→ **Quoted passage**
Over the last ten years across the USA, the number of off-leash dog parks has increased dramatically, providing ideal locations to sample pet dogs [19]. A national study was initiated with the objective of determining the prevalence of canine intestinal parasite infections in dogs visiting dog parks. Other objectives were to provide insight into the complementary use of CF and CAI testing to diagnose these infections, and to assess the relationship between owner-reported use of heartworm control medications (HWCM) and intestinal parasite infection.


Fecal samples

Dog parks were selected in 30 major metropolitan areas across the USA (Table 1). Investigators collecting samples were veterinary staff from the College of Veterinary Medicine at Oklahoma State University and veterinary staff of Elanco Animal Health and IDEXX Laboratories, Inc. For each metropolitan area, 10 parks were selected to represent the diversity of geographical, socioeconomic and neighborhood types available in the area, taking into account factors such as safety for those collecting samples and accessibility of the parks. The target was to collect 100 samples from each metropolitan area. Consistent with earlier national surveys, results were divided into four regional areas derived from a previously described segmentation [2, 5].

Table 1 Listing of cities (alphabetical order within region) for sample collection

All dogs from which fecal samples were collected were owned by or under the care of dog park attendees and participation was voluntary. Immediately after defecation, the dog’s fecal sample was placed into a plastic bag. No samples were collected from dogs belonging to any employees of the companies supporting the study, their friends or family members, investigators or assistant investigators, or to any staff known to be employed at a veterinary clinic. Dogs brought to the park by professional dog walkers were not eligible. For owners with multiple dogs, only one dog was sampled. The person responsible for the dog had to agree for the feces to be collected and verbally respond to a study questionnaire, which included the dog’s signalment and the questions “Is your dog currently on a heartworm/intestinal worm preventive/medication?” and “Has your dog ever been diagnosed with intestinal worms?” Owners responding positively to the former question were asked whether the heartworm/intestinal worm control medication (HWCM) was administered orally, topically or by injection. Brand names were neither asked nor recorded if the owner volunteered the name.

All samples were processed at a single laboratory (IDEXX, 401 Industry Rd, Louisville, KY 40208, USA) employing validated CAIs for hookworm, whipworm and ascarids (Fecal Dx® and Giardia Test, IDEXX Laboratories, Inc., Westbrook, Maine, USA) and Giardia [15,16,17]. A zinc sulfate CF (specific gravity 1.24) was also used to detect a variety of parasites, including but not limited to nematodes and protozoans [20].

→ **Source material**
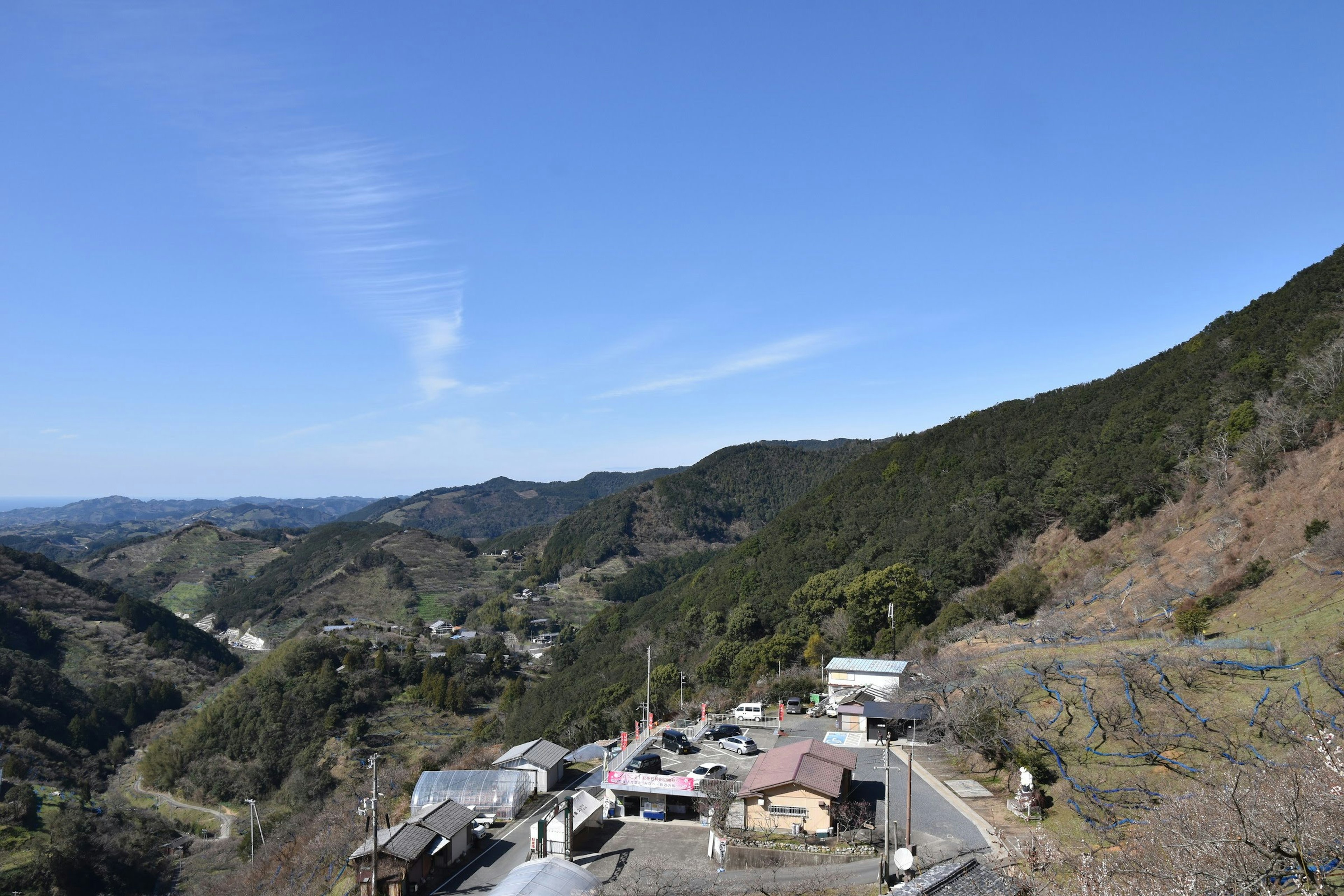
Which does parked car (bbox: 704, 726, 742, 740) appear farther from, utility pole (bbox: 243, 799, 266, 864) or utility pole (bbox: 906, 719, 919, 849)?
utility pole (bbox: 243, 799, 266, 864)

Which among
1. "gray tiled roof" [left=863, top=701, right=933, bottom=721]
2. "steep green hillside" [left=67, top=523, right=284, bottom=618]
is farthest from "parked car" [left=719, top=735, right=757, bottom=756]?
"steep green hillside" [left=67, top=523, right=284, bottom=618]

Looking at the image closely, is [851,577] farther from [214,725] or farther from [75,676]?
[75,676]

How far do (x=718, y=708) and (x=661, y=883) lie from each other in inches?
858

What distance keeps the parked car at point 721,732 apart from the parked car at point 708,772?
3.62 m

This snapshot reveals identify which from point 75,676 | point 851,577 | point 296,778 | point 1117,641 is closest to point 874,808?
point 1117,641

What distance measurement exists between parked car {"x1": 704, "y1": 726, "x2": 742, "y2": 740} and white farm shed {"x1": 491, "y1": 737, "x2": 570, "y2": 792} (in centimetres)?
642

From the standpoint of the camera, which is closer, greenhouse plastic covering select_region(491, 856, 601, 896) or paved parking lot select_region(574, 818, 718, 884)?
greenhouse plastic covering select_region(491, 856, 601, 896)

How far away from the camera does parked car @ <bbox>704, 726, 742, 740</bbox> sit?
33.4 metres

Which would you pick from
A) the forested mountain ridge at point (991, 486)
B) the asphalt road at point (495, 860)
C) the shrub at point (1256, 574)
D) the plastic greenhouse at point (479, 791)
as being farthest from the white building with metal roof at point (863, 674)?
the asphalt road at point (495, 860)

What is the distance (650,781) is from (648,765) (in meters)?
Result: 2.83

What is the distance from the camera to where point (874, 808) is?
24.4 metres

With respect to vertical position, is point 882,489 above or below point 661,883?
above

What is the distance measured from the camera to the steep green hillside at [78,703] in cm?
4191

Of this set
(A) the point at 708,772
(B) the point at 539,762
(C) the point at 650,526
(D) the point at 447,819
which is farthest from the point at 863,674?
(C) the point at 650,526
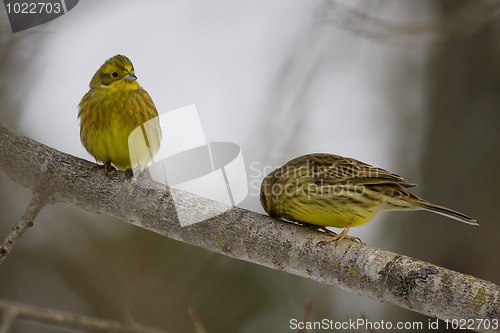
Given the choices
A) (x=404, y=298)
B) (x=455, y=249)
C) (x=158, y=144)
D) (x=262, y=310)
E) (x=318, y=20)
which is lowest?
(x=262, y=310)

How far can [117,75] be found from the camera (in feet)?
16.0

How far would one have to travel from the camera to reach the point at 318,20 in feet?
20.1

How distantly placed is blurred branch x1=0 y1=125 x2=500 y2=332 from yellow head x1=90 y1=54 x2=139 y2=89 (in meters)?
0.92

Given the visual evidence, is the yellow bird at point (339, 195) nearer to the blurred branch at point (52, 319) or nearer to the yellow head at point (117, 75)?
the yellow head at point (117, 75)

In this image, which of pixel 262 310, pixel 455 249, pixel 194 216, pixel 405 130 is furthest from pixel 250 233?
pixel 405 130

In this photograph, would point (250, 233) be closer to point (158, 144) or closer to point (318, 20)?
point (158, 144)

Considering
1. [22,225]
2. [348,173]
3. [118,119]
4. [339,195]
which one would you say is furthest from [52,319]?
[118,119]

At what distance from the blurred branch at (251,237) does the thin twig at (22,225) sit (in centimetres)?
13

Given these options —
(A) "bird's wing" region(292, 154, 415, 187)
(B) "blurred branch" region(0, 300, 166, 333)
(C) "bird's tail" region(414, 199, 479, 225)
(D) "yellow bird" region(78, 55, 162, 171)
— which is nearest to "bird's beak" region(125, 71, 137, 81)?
(D) "yellow bird" region(78, 55, 162, 171)

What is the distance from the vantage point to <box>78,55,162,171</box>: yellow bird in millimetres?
4539

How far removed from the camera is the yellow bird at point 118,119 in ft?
14.9

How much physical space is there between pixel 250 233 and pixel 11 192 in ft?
10.6

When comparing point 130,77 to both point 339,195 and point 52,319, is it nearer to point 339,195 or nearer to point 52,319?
point 339,195

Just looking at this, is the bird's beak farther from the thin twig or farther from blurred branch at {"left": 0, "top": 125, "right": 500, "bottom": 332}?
the thin twig
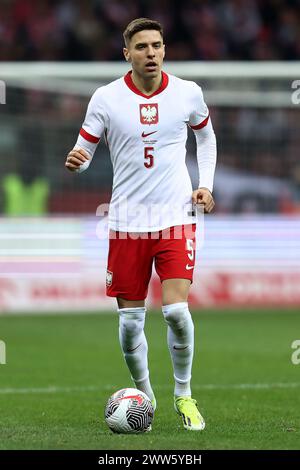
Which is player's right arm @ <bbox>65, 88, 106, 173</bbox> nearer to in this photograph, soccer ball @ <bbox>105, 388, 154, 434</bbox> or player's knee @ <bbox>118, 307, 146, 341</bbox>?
player's knee @ <bbox>118, 307, 146, 341</bbox>

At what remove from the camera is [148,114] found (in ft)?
24.4

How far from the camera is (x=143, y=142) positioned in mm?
7441

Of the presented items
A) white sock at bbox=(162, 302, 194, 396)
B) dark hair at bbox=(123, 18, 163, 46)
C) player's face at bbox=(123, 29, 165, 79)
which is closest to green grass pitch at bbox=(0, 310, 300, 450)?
white sock at bbox=(162, 302, 194, 396)

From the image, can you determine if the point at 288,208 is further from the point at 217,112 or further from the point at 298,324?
the point at 298,324

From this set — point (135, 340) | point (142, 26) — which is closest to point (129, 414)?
point (135, 340)

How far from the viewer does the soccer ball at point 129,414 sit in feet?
23.0

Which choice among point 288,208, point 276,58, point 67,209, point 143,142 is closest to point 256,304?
point 288,208

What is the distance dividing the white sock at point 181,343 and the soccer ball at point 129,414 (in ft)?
1.19

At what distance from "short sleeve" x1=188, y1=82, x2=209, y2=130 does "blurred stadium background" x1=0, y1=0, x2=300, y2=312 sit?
30.5ft

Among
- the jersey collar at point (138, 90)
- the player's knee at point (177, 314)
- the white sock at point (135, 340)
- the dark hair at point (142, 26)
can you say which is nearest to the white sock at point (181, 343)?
the player's knee at point (177, 314)

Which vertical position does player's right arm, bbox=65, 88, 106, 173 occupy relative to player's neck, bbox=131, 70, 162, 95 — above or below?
below

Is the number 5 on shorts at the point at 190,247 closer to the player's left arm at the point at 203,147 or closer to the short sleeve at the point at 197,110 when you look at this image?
the player's left arm at the point at 203,147

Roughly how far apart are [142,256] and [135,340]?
538 millimetres

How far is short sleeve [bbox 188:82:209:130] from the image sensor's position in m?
7.59
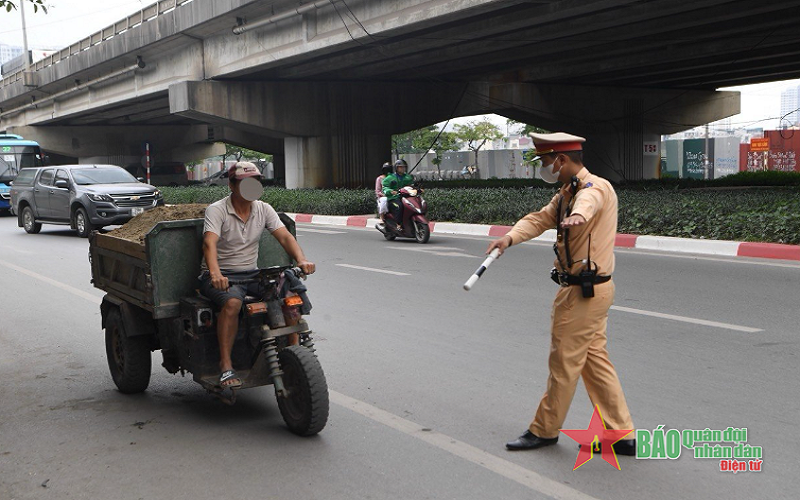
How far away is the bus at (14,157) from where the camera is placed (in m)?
30.0

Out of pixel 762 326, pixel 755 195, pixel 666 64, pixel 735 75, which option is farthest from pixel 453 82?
pixel 762 326

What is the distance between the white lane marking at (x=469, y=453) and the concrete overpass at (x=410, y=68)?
39.7 feet

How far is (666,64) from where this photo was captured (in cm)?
2719

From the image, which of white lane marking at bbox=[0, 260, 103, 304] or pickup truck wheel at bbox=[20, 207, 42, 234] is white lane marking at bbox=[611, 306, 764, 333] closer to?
white lane marking at bbox=[0, 260, 103, 304]

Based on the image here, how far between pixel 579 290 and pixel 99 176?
1679 cm

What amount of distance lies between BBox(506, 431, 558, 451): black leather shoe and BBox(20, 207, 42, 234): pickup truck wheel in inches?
711

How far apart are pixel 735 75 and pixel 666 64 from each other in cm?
627

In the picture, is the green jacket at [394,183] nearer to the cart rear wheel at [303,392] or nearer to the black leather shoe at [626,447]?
the cart rear wheel at [303,392]

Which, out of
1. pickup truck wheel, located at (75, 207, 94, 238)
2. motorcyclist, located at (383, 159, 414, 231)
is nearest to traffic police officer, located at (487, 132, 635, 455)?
motorcyclist, located at (383, 159, 414, 231)

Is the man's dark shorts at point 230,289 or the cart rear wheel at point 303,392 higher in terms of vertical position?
the man's dark shorts at point 230,289

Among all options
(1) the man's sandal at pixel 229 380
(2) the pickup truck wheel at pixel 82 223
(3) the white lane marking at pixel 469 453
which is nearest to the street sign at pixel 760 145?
(2) the pickup truck wheel at pixel 82 223

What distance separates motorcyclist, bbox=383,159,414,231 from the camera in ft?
49.7

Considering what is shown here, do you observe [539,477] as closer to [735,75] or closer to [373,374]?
[373,374]

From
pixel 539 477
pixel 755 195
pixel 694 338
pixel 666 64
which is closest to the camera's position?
pixel 539 477
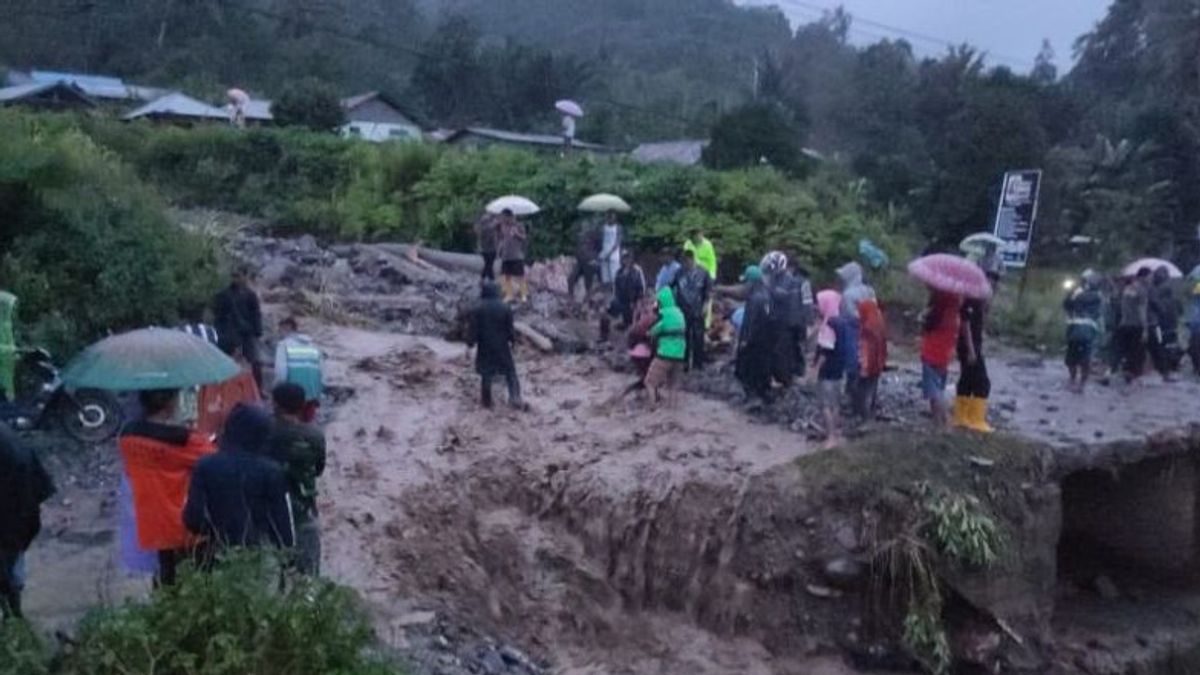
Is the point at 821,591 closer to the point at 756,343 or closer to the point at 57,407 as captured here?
the point at 756,343

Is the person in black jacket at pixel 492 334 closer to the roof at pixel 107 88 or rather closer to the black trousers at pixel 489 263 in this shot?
the black trousers at pixel 489 263

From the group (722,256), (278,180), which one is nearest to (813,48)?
(278,180)

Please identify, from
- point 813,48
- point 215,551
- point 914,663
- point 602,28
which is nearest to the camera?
point 215,551

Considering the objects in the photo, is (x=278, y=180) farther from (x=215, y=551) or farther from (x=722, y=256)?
(x=215, y=551)

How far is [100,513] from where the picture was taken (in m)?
12.0

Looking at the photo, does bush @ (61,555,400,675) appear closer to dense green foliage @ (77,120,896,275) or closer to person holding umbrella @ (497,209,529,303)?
person holding umbrella @ (497,209,529,303)

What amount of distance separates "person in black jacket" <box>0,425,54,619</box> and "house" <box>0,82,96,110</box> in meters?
33.7

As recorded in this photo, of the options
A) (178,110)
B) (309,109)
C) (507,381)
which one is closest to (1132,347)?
(507,381)

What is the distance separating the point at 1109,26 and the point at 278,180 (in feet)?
149

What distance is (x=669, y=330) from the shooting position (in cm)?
1558

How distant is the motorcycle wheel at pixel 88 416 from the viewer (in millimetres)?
13305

→ **Assigned task 1**
According to the dog park study text, how many parks were selected in each metropolitan area?
→ **Assigned task 2**
From the dog park study text, extract everything from "Dog parks were" down to "segmentation [2, 5].".
The records are not needed here.

→ **Answer space 1**
Ten parks were selected in each metropolitan area.

→ **Answer space 2**
Dog parks were selected in 30 major metropolitan areas across the USA (Table 1). Investigators collecting samples were veterinary staff from the College of Veterinary Medicine at Oklahoma State University and veterinary staff of Elanco Animal Health and IDEXX Laboratories, Inc. For each metropolitan area, 10 parks were selected to represent the diversity of geographical, socioeconomic and neighborhood types available in the area, taking into account factors such as safety for those collecting samples and accessibility of the parks. The target was to collect 100 samples from each metropolitan area. Consistent with earlier national surveys, results were divided into four regional areas derived from a previously described segmentation [2, 5].